Can you give the stretch from "It's like everybody" through "anyone tell me?" in the passage on honor again, changing "fortunes" to "millions"?

== Source passage

Honor once was what gave a leader his or her credibility and power, and put him or her in the seat of office to begin with. It was the source of his or her authority, not the result of a fixed election.

I bet I sound really out of it, really old-fashioned, and hopelessly naive. I do know that even honorable people sometimes messed up, and that very few public officials have managed ever to truly withstand the temptations and possibilities of great power. But I also know that my mom and dad talked a lot with me about honor as a child, and that the times I didn't seriously mess up had more to do with my sense of honor than with my fear of getting caught. I also know that the times I did mess up had everything to do with forgetting the meaning of honor.

I don't think honor inheres in being a POW. I don't think it has anything to do with being a former First Lady or a sitting senator or a Harvard Law graduate, and I certainly don't think it has a thing to do with being "a have or a have-more," in W's words. It's not about church-going or flag-waving or being pro-war. It's not about any of the "values" so often touted these days, and that's precisely the problem.

It's like everybody woke up one morning to find all notions of honor had flown far away. Things that once would have rained scandal now earn fortunes. Acts that should result in trials for treason are ignored. Companies that should be barred from all government contracting are given no-bid contracts worth billions. Men and women who lie and endorse torture are among our chief officeholders. War profiteering, which used to be right up there with pimping, is a brag on a resume. Ghastly overconsumption and deliberate waste, far from being shameful, are established as the ideal. Being cruel to the poor and the elderly is like a national passtime, and shooting unarmed civilians in high schools and shopping malls is to America today waht croquet was to America in the 20th Century.

I see that. But what I don't understand is why we let this happen.

Can anyone tell me?


shrimplate said...

Most questions that involve "why" can be answered thusly: "because of the money."

====
== Entries shown

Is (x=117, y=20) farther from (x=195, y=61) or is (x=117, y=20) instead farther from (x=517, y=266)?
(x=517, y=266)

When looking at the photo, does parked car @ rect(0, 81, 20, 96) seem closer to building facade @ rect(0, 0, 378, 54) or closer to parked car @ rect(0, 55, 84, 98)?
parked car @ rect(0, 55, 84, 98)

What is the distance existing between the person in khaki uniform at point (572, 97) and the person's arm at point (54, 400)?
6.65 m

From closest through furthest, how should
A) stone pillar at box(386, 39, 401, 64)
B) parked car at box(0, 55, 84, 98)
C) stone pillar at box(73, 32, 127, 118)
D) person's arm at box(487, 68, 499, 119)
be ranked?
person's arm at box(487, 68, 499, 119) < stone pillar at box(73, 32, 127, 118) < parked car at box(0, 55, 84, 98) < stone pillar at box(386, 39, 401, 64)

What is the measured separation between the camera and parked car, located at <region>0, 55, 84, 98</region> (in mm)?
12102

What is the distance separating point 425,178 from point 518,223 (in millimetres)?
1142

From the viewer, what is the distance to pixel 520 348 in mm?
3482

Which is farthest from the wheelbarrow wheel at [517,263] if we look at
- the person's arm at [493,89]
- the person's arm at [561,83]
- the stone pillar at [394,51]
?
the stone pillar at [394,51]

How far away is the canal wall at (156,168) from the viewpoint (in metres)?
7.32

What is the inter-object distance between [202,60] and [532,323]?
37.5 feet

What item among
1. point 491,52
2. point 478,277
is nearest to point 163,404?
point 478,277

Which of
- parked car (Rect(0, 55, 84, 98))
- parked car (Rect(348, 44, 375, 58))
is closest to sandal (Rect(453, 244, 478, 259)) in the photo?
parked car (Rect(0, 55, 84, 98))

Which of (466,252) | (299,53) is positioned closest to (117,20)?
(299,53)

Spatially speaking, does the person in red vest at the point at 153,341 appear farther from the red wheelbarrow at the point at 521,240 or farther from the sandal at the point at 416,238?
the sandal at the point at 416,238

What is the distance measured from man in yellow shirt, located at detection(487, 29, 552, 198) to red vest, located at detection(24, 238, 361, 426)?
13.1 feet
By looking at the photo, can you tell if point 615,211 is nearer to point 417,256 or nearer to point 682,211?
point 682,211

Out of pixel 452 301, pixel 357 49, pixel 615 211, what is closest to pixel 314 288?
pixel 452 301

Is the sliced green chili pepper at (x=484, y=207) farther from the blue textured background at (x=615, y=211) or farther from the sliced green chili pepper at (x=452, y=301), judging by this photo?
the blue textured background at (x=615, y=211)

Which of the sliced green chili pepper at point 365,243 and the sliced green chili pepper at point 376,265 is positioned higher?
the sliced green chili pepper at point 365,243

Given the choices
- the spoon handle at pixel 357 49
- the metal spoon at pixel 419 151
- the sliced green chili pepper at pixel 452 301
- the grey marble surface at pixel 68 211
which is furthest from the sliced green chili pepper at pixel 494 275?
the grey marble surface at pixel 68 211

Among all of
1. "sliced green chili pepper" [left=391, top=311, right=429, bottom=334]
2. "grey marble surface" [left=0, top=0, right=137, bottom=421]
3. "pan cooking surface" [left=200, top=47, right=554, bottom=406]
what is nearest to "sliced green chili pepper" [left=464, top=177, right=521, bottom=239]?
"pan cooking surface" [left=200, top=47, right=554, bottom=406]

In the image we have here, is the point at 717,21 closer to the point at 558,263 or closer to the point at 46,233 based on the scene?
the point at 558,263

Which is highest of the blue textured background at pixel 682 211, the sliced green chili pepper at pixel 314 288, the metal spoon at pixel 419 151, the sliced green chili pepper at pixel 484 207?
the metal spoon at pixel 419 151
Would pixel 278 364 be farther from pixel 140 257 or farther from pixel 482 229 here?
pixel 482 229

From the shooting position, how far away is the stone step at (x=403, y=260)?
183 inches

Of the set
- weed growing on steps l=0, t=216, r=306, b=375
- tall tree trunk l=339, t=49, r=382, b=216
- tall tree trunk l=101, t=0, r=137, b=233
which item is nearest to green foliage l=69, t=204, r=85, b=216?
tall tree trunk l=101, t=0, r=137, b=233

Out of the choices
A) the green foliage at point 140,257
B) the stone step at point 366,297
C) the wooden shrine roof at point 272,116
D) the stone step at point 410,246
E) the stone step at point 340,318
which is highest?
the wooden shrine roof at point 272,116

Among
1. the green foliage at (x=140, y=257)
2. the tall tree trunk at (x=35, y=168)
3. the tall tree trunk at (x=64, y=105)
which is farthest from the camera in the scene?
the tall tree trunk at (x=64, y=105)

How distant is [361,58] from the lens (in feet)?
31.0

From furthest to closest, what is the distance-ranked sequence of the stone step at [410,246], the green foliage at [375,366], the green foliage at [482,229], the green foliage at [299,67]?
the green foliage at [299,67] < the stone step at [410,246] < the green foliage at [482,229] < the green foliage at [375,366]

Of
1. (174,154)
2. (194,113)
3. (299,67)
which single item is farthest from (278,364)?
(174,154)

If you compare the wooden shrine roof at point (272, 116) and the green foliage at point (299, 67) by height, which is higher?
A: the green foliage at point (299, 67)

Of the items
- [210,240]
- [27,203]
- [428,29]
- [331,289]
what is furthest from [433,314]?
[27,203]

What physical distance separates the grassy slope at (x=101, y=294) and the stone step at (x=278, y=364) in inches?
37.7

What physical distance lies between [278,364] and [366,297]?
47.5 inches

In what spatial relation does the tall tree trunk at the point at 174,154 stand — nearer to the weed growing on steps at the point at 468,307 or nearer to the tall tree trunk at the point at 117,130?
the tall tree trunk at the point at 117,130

====

**Response below**
It's like everybody woke up one morning to find all notions of honor had flown far away. Things that once would have rained scandal now earn millions. Acts that should result in trials for treason are ignored. Companies that should be barred from all government contracting are given no-bid contracts worth billions. Men and women who lie and endorse torture are among our chief officeholders. War profiteering, which used to be right up there with pimping, is a brag on a resume. Ghastly overconsumption and deliberate waste, far from being shameful, are established as the ideal. Being cruel to the poor and the elderly is like a national passtime, and shooting unarmed civilians in high schools and shopping malls is to America today waht croquet was to America in the 20th Century.

I see that. But what I don't understand is why we let this happen.

Can anyone tell me?